══ Material provided ══

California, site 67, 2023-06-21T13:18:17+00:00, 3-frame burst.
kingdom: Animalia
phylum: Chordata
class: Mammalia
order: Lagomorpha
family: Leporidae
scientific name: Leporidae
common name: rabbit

═══

● **Exercise**
Transcribe exactly, and only, the lines from the one bearing "class: Mammalia" through the last line of the entries, counting both.

● **Response**
class: Mammalia
order: Lagomorpha
family: Leporidae
scientific name: Leporidae
common name: rabbit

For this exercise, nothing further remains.